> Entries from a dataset
[Begin]
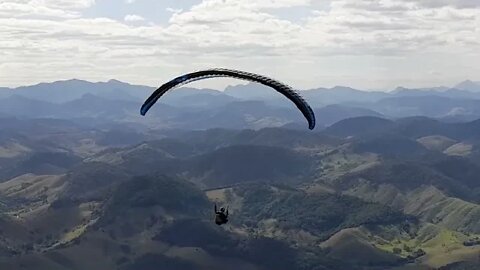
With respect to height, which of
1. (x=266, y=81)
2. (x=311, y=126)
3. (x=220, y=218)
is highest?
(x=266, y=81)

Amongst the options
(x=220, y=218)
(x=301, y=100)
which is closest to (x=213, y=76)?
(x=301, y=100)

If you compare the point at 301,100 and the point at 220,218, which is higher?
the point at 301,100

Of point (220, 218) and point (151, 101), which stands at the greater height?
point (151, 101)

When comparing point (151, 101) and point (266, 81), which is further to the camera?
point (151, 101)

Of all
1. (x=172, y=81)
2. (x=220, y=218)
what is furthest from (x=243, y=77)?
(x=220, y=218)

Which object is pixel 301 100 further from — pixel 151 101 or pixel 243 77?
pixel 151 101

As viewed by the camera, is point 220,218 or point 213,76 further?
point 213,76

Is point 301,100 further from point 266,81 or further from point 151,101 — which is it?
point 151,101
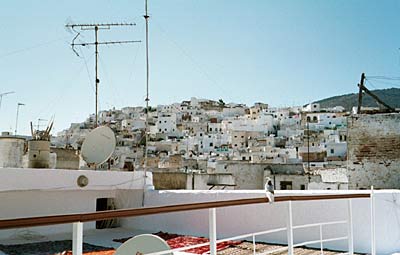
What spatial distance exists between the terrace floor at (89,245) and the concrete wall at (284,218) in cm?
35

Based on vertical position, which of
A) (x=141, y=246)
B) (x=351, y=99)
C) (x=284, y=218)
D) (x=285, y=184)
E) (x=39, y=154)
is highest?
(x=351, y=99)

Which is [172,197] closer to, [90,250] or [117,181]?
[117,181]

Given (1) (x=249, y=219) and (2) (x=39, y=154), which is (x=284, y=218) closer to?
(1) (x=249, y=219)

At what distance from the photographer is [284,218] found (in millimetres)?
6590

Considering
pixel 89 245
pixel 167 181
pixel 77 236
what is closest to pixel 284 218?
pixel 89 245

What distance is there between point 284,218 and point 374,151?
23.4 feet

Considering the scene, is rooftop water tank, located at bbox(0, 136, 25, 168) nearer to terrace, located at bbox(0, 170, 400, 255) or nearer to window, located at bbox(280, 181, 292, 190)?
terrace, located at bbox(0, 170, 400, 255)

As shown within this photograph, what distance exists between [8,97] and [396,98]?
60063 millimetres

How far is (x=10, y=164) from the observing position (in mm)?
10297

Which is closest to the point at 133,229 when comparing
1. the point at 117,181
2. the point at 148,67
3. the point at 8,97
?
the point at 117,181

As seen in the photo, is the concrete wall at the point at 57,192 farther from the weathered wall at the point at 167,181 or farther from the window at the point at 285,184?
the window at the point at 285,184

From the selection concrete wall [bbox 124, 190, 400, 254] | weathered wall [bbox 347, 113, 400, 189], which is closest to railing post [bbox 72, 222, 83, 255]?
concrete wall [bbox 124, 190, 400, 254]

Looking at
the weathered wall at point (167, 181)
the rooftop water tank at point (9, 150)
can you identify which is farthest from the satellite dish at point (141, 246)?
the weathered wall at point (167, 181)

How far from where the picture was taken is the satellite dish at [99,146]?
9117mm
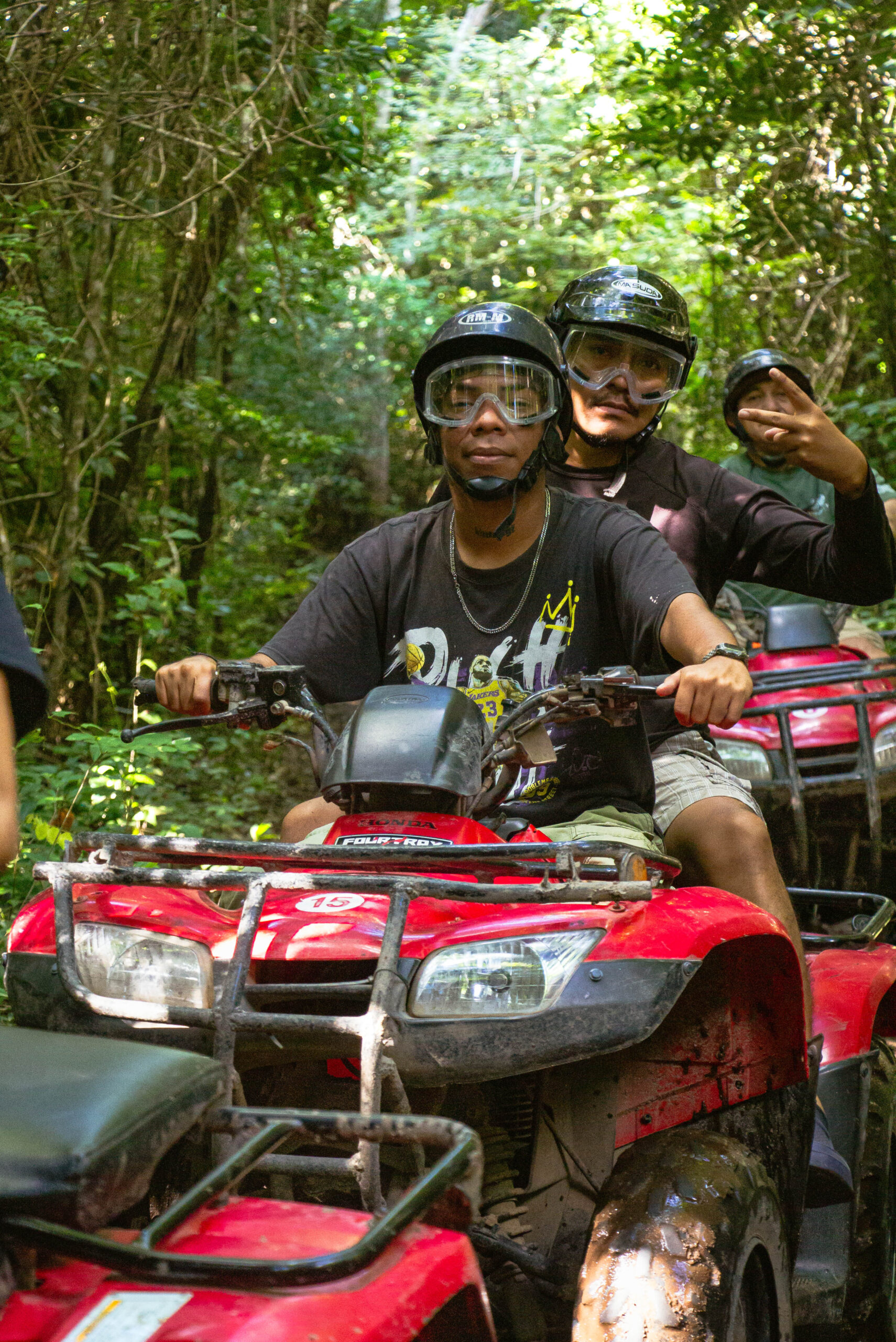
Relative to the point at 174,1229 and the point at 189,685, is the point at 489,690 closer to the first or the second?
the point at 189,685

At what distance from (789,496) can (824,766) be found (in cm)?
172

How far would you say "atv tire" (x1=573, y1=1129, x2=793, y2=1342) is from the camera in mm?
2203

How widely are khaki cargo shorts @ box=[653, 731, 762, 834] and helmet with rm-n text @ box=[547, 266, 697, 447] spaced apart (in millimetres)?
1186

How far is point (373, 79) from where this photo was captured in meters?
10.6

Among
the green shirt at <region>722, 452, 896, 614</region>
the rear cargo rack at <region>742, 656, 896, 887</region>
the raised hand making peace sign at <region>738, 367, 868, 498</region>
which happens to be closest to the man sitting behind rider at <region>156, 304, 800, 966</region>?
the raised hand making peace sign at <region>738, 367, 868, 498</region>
[End]
> JOB
Can you turn every line of the rows above into a JSON list of strings, one string per line, with blank lines skipped and the pictures left out?

> ANSWER TO THE PROBLEM
[
  "With respect to height, which of",
  "1. (x=266, y=81)",
  "2. (x=311, y=126)",
  "3. (x=220, y=218)",
  "is highest?",
  "(x=266, y=81)",
  "Amongst the options",
  "(x=220, y=218)",
  "(x=301, y=100)",
  "which is closest to (x=213, y=76)?",
  "(x=301, y=100)",
  "If you compare the point at 301,100 and the point at 220,218, which is higher?",
  "the point at 301,100",
  "Of point (220, 218) and point (151, 101), which stands at the greater height?",
  "point (151, 101)",
  "When comparing point (151, 101) and point (266, 81), which is further to the camera?",
  "point (151, 101)",
  "Of all",
  "1. (x=172, y=81)",
  "2. (x=220, y=218)",
  "what is furthest from (x=243, y=77)?",
  "(x=220, y=218)",
  "Which object is pixel 301 100 further from — pixel 151 101 or pixel 243 77?",
  "pixel 151 101",
  "As viewed by the camera, is point 220,218 or point 213,76 further?",
  "point 213,76",
  "Is point 301,100 further from point 266,81 or further from point 151,101 — which is it?",
  "point 151,101",
  "What spatial distance exists between the terrace floor at (89,245) and the concrete wall at (284,218) in cm?",
  "35",
  "Based on vertical position, which of",
  "A) (x=141, y=246)",
  "B) (x=351, y=99)",
  "C) (x=284, y=218)",
  "D) (x=285, y=184)",
  "E) (x=39, y=154)",
  "is highest?",
  "(x=351, y=99)",
  "Which is [172,197] closer to, [90,250] or [117,181]?",
  "[117,181]",
  "Given (1) (x=249, y=219) and (2) (x=39, y=154), which is (x=284, y=218) closer to?",
  "(1) (x=249, y=219)",
  "At what distance from the photographer is [284,218] found (in millimetres)?",
  "6590",
  "Considering",
  "pixel 89 245",
  "pixel 167 181",
  "pixel 77 236",
  "what is closest to pixel 284 218?",
  "pixel 89 245",
  "What distance is there between point 284,218 and point 374,151?",
  "23.4 feet",
  "Considering the scene, is rooftop water tank, located at bbox(0, 136, 25, 168) nearer to terrace, located at bbox(0, 170, 400, 255) or nearer to window, located at bbox(280, 181, 292, 190)?",
  "terrace, located at bbox(0, 170, 400, 255)",
  "As shown within this photograph, what distance exists between [8,97] and [396,98]?",
  "60063 millimetres",
  "How far is (x=10, y=164) from the observing position (in mm)?",
  "10297",
  "Which is closest to the point at 133,229 when comparing",
  "1. the point at 117,181",
  "2. the point at 148,67",
  "3. the point at 8,97",
  "?",
  "the point at 117,181",
  "As seen in the photo, is the concrete wall at the point at 57,192 farther from the weathered wall at the point at 167,181 or farther from the window at the point at 285,184?",
  "the window at the point at 285,184",
  "From the selection concrete wall [bbox 124, 190, 400, 254] | weathered wall [bbox 347, 113, 400, 189], which is closest to railing post [bbox 72, 222, 83, 255]?",
  "concrete wall [bbox 124, 190, 400, 254]",
  "Looking at",
  "the weathered wall at point (167, 181)",
  "the rooftop water tank at point (9, 150)",
  "can you identify which is farthest from the satellite dish at point (141, 246)?",
  "the weathered wall at point (167, 181)",
  "How far from where the picture was taken is the satellite dish at [99,146]?",
  "9117mm",
  "Relative to the point at 174,1229 and the point at 189,685, is the point at 489,690 closer to the first or the second?",
  "the point at 189,685",
  "At what distance from (789,496) can (824,766) be found (in cm)?",
  "172",
  "How far would you say \"atv tire\" (x1=573, y1=1129, x2=793, y2=1342) is from the camera in mm?",
  "2203",
  "How widely are khaki cargo shorts @ box=[653, 731, 762, 834] and helmet with rm-n text @ box=[547, 266, 697, 447] spaced apart (in millimetres)?",
  "1186",
  "How far is point (373, 79) from where this photo was captured in meters?",
  "10.6",
  "Among",
  "the green shirt at <region>722, 452, 896, 614</region>",
  "the rear cargo rack at <region>742, 656, 896, 887</region>",
  "the raised hand making peace sign at <region>738, 367, 868, 498</region>",
  "which happens to be closest to the man sitting behind rider at <region>156, 304, 800, 966</region>?",
  "the raised hand making peace sign at <region>738, 367, 868, 498</region>"
]